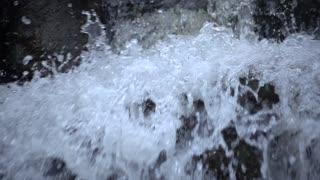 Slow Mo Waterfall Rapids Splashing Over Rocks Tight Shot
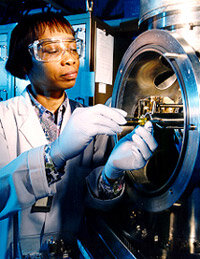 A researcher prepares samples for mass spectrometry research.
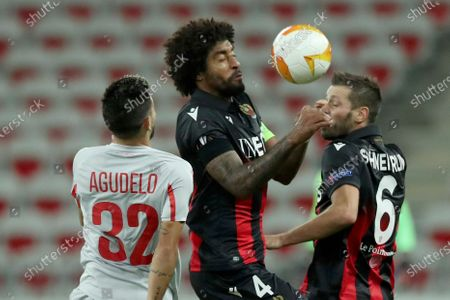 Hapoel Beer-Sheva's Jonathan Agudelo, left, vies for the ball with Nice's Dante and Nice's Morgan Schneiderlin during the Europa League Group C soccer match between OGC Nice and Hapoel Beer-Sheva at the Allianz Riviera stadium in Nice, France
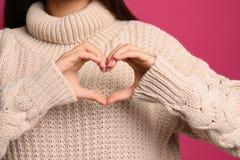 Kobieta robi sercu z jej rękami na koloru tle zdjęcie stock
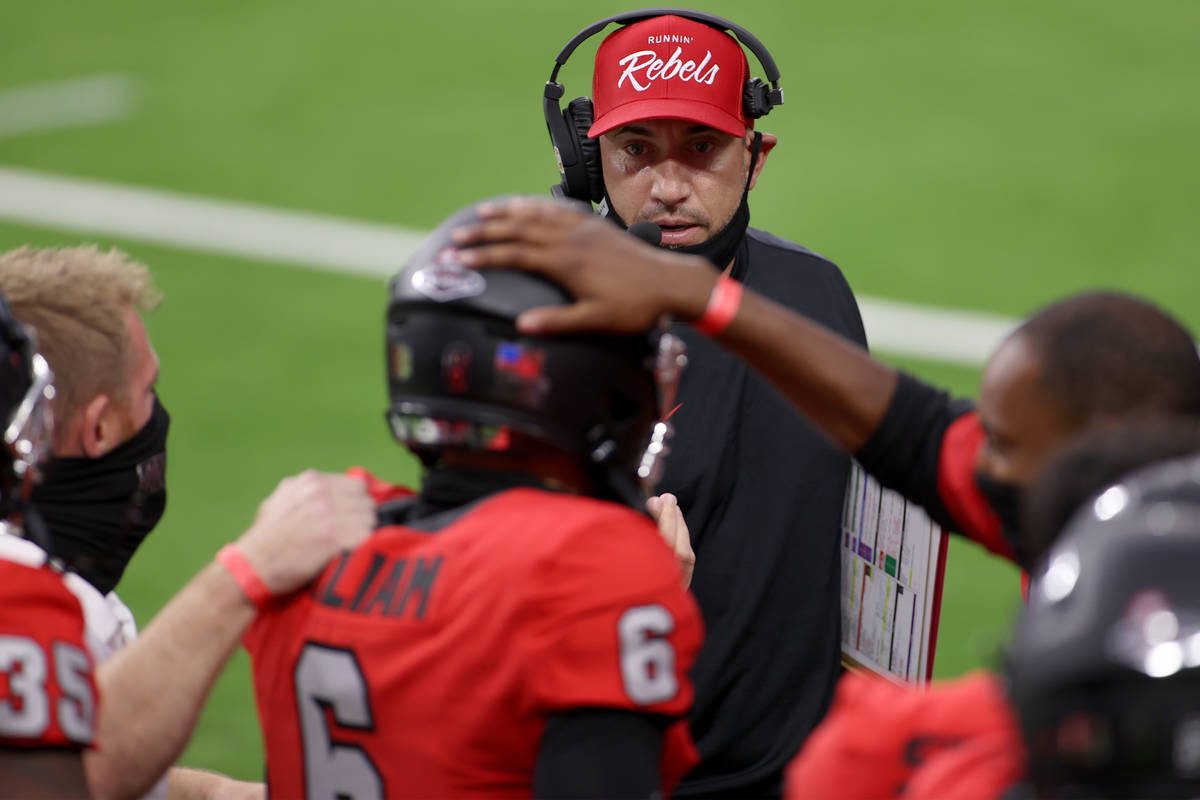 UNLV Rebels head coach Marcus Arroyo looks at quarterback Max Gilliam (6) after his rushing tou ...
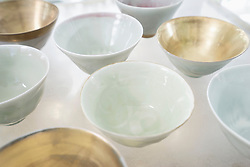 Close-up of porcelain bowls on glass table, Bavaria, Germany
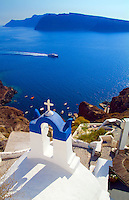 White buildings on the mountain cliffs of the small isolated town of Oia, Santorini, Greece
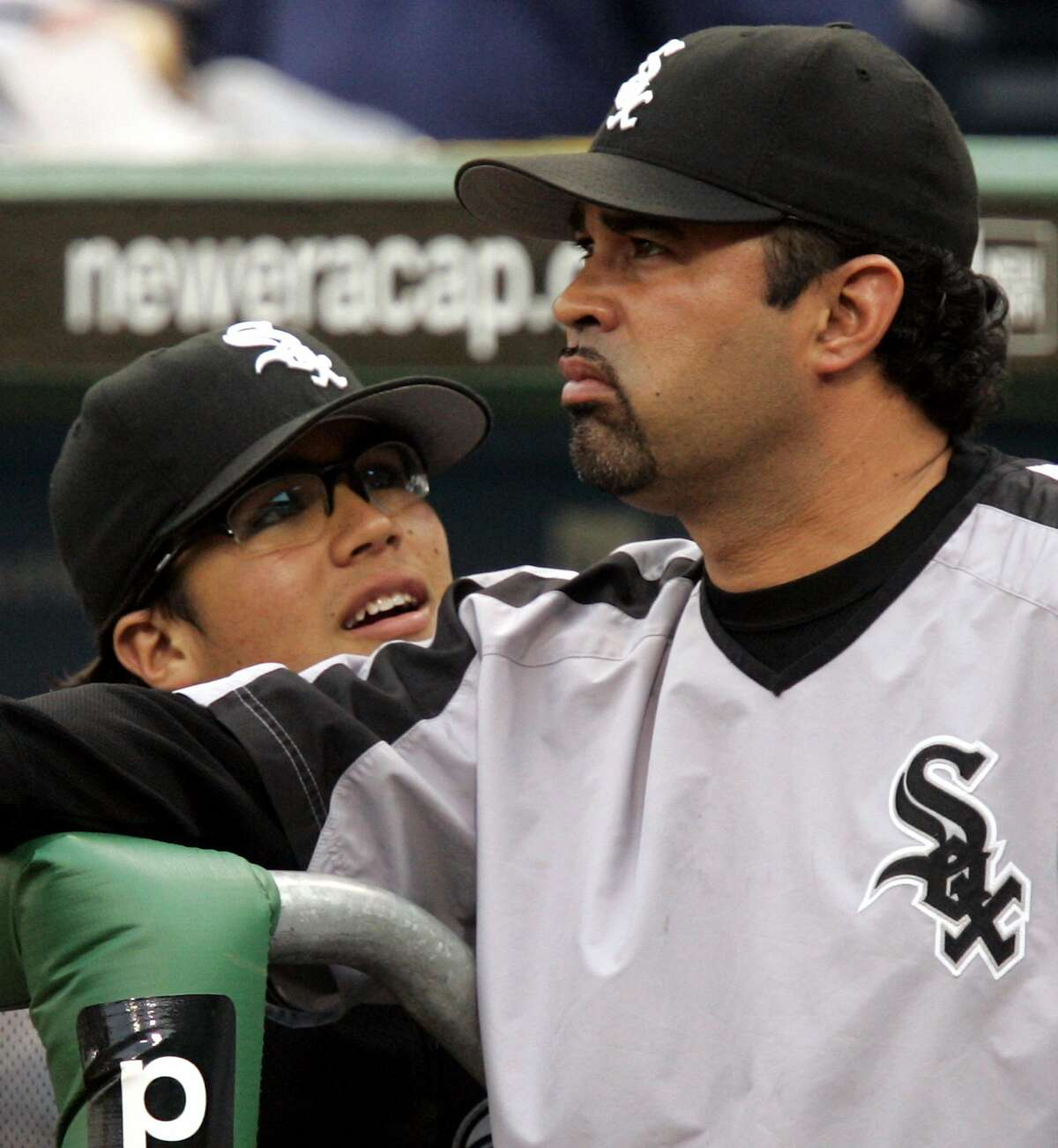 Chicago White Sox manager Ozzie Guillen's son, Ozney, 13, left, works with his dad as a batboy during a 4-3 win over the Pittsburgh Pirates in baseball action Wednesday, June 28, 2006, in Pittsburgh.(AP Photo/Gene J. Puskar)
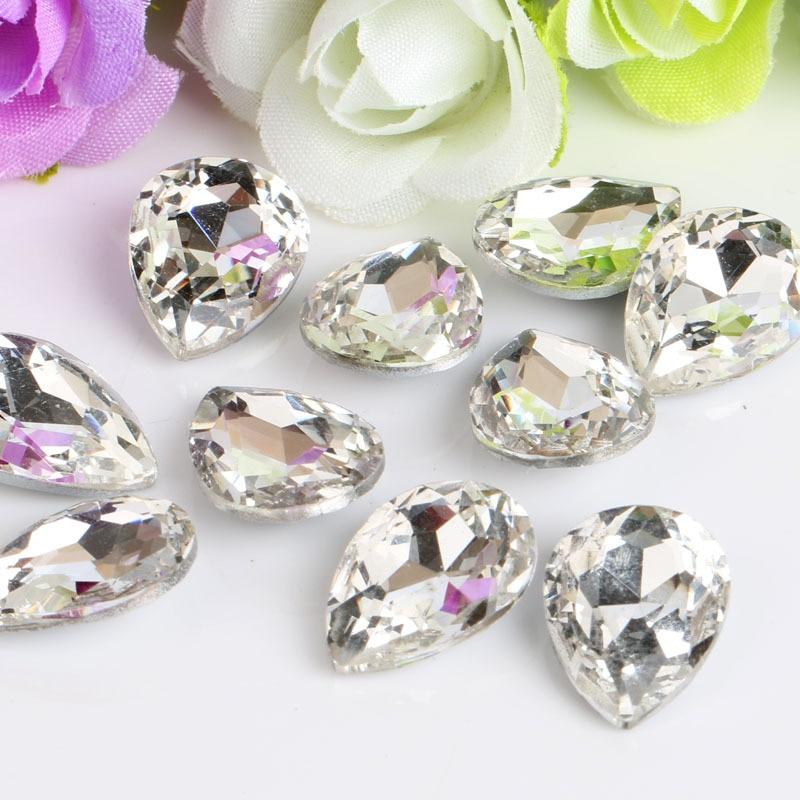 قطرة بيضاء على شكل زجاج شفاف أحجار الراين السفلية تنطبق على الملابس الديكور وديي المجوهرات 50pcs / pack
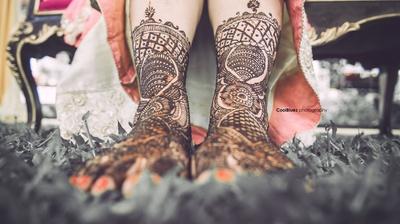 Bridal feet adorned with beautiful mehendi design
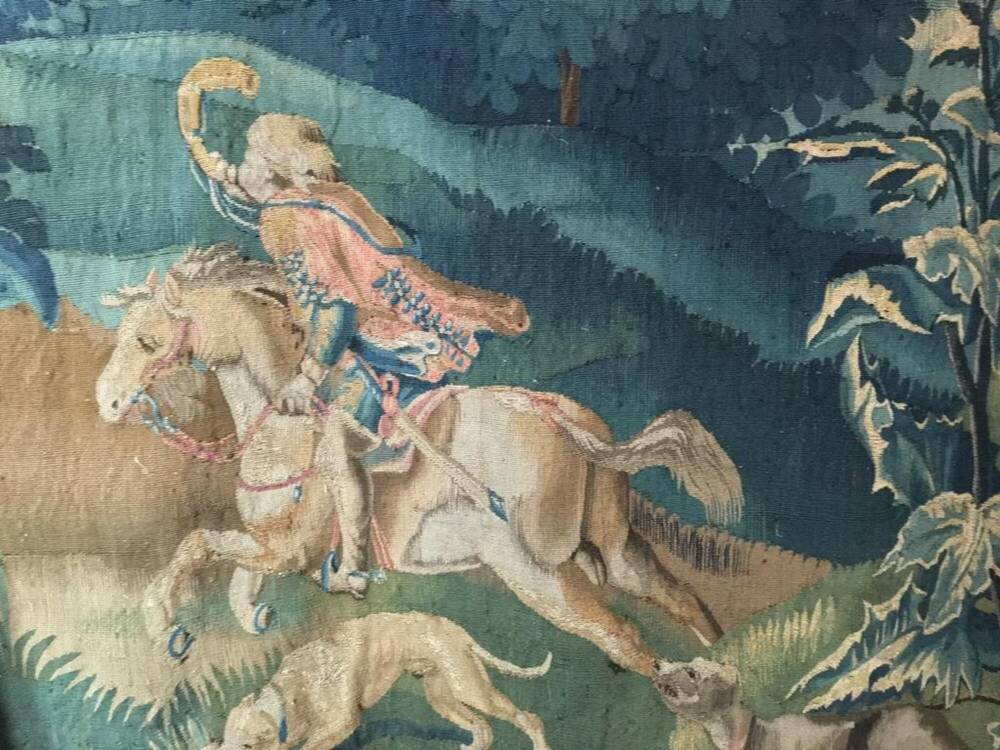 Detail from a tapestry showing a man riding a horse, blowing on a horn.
* * * * * * *
§ TASK DETAILS
From the records above, quote word for word only the lines beginning at the line that has "Close-up of porcelain" and stopping after the line that has "Chicago White Sox". Omit the pictures.

§ SOLUTION TO THE PROBLEM
 Close-up of porcelain bowls on glass table, Bavaria, Germany
 White buildings on the mountain cliffs of the small isolated town of Oia, Santorini, Greece
 Chicago White Sox manager Ozzie Guillen's son, Ozney, 13, left, works with his dad as a batboy during a 4-3 win over the Pittsburgh Pirates in baseball action Wednesday, June 28, 2006, in Pittsburgh.(AP Photo/Gene J. Puskar)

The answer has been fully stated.